Directions for this task
Give the lines of the data from the line containing "What is your" through the end of the data as a Markdown table with the columns No. and Text. Number each line in No., put the line itself in Text, and leave out blank lines.

Data for processing
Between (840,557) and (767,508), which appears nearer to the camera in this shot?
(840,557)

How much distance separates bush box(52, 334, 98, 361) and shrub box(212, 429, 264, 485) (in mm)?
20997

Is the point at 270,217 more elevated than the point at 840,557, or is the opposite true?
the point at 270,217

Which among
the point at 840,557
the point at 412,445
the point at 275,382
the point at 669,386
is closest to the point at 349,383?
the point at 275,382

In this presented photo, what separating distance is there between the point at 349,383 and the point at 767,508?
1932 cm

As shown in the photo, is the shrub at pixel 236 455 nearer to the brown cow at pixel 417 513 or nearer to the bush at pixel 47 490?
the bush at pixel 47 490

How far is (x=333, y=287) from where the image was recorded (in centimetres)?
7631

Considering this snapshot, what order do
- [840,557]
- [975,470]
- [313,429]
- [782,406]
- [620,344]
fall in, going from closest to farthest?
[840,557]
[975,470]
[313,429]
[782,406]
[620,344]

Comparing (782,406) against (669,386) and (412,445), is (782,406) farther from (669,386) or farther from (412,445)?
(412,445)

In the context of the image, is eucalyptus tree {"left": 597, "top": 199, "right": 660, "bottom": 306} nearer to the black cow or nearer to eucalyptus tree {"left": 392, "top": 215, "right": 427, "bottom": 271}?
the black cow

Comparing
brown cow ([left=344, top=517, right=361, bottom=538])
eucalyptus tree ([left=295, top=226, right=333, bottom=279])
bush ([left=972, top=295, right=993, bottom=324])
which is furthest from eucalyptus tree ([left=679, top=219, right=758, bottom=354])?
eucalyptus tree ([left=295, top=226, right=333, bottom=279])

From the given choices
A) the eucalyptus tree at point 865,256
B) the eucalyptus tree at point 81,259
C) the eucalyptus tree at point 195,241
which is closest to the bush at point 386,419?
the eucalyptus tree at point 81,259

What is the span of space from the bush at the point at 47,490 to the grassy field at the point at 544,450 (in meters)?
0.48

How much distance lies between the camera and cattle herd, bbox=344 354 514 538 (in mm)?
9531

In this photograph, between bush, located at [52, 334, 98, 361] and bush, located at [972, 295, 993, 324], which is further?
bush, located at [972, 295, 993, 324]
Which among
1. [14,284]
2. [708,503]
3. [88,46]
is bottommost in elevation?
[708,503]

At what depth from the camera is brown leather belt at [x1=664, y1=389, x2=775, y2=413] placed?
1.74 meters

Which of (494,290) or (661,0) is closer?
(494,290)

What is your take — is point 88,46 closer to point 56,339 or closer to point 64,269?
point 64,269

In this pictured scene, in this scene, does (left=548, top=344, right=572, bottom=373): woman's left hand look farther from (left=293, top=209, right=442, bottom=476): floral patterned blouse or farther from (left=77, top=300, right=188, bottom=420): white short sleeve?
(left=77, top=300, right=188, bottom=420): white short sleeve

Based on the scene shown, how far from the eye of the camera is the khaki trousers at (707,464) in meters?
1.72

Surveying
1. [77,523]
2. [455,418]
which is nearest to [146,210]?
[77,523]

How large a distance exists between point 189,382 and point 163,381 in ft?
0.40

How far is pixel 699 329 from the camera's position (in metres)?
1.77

Response to this exercise
| No. | Text |
|---|---|
| 1 | What is your take — is point 88,46 closer to point 56,339 or closer to point 64,269? |
| 2 | point 64,269 |
| 3 | In this pictured scene, in this scene, does (left=548, top=344, right=572, bottom=373): woman's left hand look farther from (left=293, top=209, right=442, bottom=476): floral patterned blouse or farther from (left=77, top=300, right=188, bottom=420): white short sleeve? |
| 4 | (left=77, top=300, right=188, bottom=420): white short sleeve |
| 5 | Based on the scene shown, how far from the eye of the camera is the khaki trousers at (707,464) in meters? |
| 6 | 1.72 |
| 7 | Surveying |
| 8 | 1. [77,523] |
| 9 | 2. [455,418] |
| 10 | which is nearest to [146,210]? |
| 11 | [77,523] |
| 12 | How large a distance exists between point 189,382 and point 163,381 in ft? |
| 13 | 0.40 |
| 14 | How far is pixel 699 329 from the camera's position (in metres)? |
| 15 | 1.77 |